Der bundesweit eingesetzte Online-Programm „Aufenthalt Digital“ wurde um eine KI-Komponente erweitert, die nun getestet wird. Die Pilotbehörden kommen aus Leipzig, Lörrach, Hildesheim, Fürth, Offenbach sowie aus den Landkreisen Dachau, Dahme-Spreewald und der Region Hannover. Die KI-Komponente wird gemeinsam mit der Anstalt für Kommunale Datenverarbeitung in Bayern (AKDB) realisiert.

Ursprünglich wurde der OZG-Dienst in Brandenburg entwickelt. „Mit dem Programm ‚Aufenthalt Digital‘ verantwortet das Innenministerium ein bundesweit sehr erfolgreiches und anerkanntes Programm“, freut sich Brandenburgs Innenstaatssekretär Dr. Johannes Wagner. „Mit dem Projektstart der KI-Komponente wollen wir nun einen weiteren Beitrag dazu leisten, die Ausländerbehörden in Brandenburg und in anderen Bundesländern zu unterstützen.“ Ziel sei es, die Nutzerinnen und Nutzer bei der Online-Antragstellung auf unvollständige Anträge, falsche oder widersprüchliche Dokumente und Angaben hinzuweisen. „Dadurch soll der behördenseitige Aufwand für das Nachfordern von Unterlagen spürbar reduziert werden“, erklärt Wagner.

„Aufenthalt Digital“ umfasst zehn Online-Dienste, mit deren Hilfe bei den Ausländerbehörden Aufenthaltstitel für verschiedene Aufenthaltszwecke und -gründe sowie weitere aufenthaltsrechtliche Leistungen online beantragt werden können. Die KI-Komponente soll zunächst in den Online-Diensten „Erwerbstätigkeit“, „Ausbildung, „Familiennachzug“ und „Niederlassungserlaubnis“ pilotiert und dann sukzessive auch in die anderen Dienste integriert werden.
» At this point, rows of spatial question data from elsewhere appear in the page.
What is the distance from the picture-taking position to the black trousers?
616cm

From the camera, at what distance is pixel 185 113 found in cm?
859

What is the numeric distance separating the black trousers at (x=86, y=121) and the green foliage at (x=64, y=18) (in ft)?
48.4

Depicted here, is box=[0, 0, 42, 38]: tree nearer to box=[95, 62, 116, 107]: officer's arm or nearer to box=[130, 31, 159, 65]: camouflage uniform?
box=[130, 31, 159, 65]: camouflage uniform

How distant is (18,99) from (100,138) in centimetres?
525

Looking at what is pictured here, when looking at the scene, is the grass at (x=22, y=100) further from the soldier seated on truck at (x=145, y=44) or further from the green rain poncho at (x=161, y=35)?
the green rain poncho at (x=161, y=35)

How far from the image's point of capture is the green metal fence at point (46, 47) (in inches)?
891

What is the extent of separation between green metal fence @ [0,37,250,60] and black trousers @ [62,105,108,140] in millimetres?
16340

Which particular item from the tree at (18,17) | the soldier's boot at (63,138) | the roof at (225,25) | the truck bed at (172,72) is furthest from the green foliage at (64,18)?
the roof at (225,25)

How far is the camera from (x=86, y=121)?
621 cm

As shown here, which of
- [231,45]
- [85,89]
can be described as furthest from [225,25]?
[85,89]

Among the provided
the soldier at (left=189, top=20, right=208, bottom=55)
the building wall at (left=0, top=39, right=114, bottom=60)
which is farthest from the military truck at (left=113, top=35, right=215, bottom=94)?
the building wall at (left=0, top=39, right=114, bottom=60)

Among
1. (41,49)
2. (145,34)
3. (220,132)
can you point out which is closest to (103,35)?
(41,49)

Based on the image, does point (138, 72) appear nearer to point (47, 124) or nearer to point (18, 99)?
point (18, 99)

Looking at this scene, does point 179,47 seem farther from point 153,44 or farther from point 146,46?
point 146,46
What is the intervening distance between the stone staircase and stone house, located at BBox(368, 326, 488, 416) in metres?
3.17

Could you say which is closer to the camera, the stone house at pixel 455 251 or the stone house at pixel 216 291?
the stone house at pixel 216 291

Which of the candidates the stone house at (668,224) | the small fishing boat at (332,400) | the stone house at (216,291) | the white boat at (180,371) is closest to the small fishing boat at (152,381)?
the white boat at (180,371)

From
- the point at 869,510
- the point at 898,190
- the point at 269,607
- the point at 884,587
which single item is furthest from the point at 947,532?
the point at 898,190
Die Nutzung des KI-Tools ist freiwillig. Eine Vorentscheidung oder Beeinflussung der Behördenentscheidung durch die KI finde nicht statt.

Ziel des nun gestarteten Pilotprojekts sei, die KI-Komponente auch allen anderen nachnutzenden Ausländerbehörden noch in diesem Jahr zur Verfügung zu stellen.